Do We Need to Upgrade Our Face Masks?


In Scientific Americans, senior editor Tanya Lewis writes that because high quality masks like N95 and K95s are widely available now and provide best protection from respiratory virus particles in the air (aerosols), its probably time to upgrade our face masks.

Tanya remind us that during the early in the pandemic, because of the shortage of such high-quality masks U.S. Centers for Disease Control and Prevention (CDC) and the World Health Organization (WHO) recommended cloths or surgical masks for the public and the high quality N95 respirators marks to high-risk healthcare and other works.

“There is now a cornucopia of high-filtration respirator-style masks on the market, including N95s, Chinese-made KN95s and South Korean–made KF94s. They have been widely available and relatively affordable for months and provide better protection than cloth or surgical masks.”

On September 10, the CDC has updated it’s guideline suggesting that now even general public could wear the high-quality N95 and other masks.

CDC continues to recommend that N95 respirators should be prioritized for protection against COVID-19 in healthcare settings. Essential workers and workers who routinely wore respirators before the pandemic should continue wearing N95 respirators. As N95s become more available they can be worn in non-healthcare settings, however, cloth masks are an acceptable and recommended option for masking.

CDC spokesperson Jade Fulce (source: Scientific American)

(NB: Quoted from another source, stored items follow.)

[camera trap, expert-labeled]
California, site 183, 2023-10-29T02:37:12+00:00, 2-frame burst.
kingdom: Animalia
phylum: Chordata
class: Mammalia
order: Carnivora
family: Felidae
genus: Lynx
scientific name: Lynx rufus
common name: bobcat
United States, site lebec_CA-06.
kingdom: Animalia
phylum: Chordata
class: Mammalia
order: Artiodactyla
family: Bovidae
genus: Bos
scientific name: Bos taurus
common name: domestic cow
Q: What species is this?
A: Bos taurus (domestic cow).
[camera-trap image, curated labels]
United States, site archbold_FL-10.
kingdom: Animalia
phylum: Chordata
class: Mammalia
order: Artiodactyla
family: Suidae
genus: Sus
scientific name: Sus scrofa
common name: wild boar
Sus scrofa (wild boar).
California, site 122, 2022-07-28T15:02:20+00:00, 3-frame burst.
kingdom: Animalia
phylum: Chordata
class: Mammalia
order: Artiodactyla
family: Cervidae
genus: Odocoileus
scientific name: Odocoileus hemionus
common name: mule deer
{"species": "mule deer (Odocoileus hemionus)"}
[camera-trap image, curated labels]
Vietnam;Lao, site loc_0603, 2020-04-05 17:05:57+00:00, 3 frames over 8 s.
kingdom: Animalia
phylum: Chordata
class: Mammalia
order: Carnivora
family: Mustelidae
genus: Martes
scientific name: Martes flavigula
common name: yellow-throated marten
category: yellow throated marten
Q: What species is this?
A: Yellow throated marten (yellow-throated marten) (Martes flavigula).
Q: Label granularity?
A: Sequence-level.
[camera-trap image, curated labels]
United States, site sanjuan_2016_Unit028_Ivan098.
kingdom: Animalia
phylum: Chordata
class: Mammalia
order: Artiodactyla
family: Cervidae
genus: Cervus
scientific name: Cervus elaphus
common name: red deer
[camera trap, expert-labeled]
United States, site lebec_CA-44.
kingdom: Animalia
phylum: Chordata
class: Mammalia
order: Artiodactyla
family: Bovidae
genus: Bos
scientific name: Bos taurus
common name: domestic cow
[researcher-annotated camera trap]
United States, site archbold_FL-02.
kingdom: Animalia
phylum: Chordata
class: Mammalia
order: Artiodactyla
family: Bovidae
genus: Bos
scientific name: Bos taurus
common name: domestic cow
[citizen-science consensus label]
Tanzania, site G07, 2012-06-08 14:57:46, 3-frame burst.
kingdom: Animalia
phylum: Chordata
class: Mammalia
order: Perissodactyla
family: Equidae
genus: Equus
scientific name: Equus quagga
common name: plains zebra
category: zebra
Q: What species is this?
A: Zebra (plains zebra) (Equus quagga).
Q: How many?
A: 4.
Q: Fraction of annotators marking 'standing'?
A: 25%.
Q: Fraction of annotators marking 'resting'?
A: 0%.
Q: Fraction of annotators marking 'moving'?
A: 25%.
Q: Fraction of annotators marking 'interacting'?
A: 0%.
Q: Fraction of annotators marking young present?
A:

According to the article, Scientific American spoke with experts on aerosol transmission and provides more detailed information on:

  • What masks are good for?
  • Which masks are best?
  • The best masks for kids
  • Where to find legitimate masks
  • Reusing masks
  • Double masking
  • Facial hair

Linsey Marr, an environmental engineer and aerosol science expert at Virginia Tech, told Scientific American “A year ago we could say that we were concerned about shortages for health care workers, so we were telling people to make your cloth mask, and any mask is better than no mask. But given what scientists know now—especially with the virus’s highly transmissible Delta variant spreading and people spending more time indoors in schools, for example — ‘I think the CDC should be recommending high-performance masks for everyone when they’re in these risky indoor situations’ ”.

The Mayo Clinic website has additional information on how well do face masks protect against coronavirus?

The following Covid-19 Resources on Respirators and Masks from the FDA website:

Coronavirus-19 vaccination watch

According to the US Centers for Disease Control and Prevention (CDC) COVID vaccination tracker page (as of October 13, 9 a.m.) 489,254,145 doses have been distributed and 404,371,247 doses administered. According MDH COVID-19 Response vaccine data (as of October 11) a total of 6,644,085 doses of Covid-19 (Pfizer & Moderna) vaccines have been administered in Minnesota. According to the MDH latest tally (as of October 13) the confirmed COVID-19 cases in Minnesota are 749,144 (out of 13,024,251 tested) with 8,354 deaths.